One of the issues Baker will take a look at is the motion of piles of mud like the ones created when Curiosity landed on Mars in 2012. “The Curiosity rover drilled holes and left powder behind,” Stack Morgan says. The new Mars staff will make related drill holes and Baker will observe these piles to see how they’ve modified over the course of the mission. “This will permit us to doc how rapidly they’ve moved due to wind so we perceive how these processes have developed,” says Stack Morgan.

Mariner 9 confirmed that the floor of Mars intently resembled that of the moon. But the form of the craters and canyons discovered there counsel that at one level, its floor was overrun by flowing water.

Mission professionals will get a likelihood to see Baker and different scientists from the Center for Earth and Planetary Science on tv simply earlier than the touchdown. The Smithsonian Channel is premiering “Making Tracks on Mars” this week with reveals airing February 17, 18 and 19.

On the program, Baker will probably be in the center of a sand dune on Earth explaining how wind shapes the Martian floor. Also featured will probably be the Smithsonian’s Jim Zimbelman, Sharon Purdy, John Grant, Bruce Campbell and Ross Irwin.

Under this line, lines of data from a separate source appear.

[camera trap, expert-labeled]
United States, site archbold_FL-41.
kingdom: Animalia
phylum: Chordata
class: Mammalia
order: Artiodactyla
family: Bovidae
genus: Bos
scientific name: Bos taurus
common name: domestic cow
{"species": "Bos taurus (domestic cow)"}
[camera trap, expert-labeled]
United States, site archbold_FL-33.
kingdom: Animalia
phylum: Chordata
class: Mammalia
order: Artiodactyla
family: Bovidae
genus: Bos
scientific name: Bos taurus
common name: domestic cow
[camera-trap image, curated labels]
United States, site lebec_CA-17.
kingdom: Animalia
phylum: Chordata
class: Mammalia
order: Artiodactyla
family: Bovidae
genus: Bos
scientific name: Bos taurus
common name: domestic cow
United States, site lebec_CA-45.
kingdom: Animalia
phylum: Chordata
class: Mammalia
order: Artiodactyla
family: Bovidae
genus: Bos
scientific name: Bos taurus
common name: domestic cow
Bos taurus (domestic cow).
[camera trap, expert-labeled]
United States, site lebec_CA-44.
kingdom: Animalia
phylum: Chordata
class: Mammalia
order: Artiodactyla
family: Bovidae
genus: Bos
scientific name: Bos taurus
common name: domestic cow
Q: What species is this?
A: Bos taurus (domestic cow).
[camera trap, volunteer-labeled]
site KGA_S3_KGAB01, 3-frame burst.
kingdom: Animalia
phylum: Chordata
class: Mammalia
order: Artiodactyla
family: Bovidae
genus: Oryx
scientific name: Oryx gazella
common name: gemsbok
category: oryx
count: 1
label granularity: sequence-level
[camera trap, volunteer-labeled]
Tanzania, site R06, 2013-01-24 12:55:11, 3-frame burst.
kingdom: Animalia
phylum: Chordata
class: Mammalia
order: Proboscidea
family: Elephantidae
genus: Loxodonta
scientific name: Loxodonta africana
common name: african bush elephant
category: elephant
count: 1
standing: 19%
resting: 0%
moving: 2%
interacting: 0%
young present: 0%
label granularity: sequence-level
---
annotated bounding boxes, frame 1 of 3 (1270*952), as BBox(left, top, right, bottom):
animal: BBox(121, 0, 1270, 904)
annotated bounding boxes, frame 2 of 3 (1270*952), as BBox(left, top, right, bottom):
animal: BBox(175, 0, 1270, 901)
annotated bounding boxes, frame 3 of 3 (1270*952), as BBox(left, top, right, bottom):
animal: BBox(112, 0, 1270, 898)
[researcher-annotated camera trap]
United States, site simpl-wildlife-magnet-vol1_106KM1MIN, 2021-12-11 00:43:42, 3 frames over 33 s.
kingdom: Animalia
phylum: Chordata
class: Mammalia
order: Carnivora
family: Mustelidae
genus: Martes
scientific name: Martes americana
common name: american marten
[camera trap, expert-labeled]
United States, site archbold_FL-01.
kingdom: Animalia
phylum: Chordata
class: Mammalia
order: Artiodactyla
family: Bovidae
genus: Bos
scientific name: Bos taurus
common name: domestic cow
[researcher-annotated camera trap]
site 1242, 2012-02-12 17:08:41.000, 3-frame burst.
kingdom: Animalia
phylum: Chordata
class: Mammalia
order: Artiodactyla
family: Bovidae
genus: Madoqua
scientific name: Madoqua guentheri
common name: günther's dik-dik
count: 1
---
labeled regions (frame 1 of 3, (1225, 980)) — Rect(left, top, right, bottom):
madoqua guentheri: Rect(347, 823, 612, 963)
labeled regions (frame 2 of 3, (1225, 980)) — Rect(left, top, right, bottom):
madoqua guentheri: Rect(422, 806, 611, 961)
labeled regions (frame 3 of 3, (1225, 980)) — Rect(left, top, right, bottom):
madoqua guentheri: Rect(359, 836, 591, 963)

Fortunately, “Making Tracks on Mars” was filmed properly prematurely of the Perseverance touchdown scheduled for February 18, which is a good factor as a result of viewers gained’t see darkish circles below Baker’s eyes. Once the mission begins, staff should work odd, late-night hours on Earth to align with the Martian day, which is 40 minutes longer than a day right here.

“There will be times when I will be up all night in my living room,” she says. “It will be interesting.”

In simply a few months in 2018, the panorama of Mars appeared to vanish, as a thick, pink cloud enveloped the planet. It was one in all Mars’ signature sand storms–obscuring the total floor.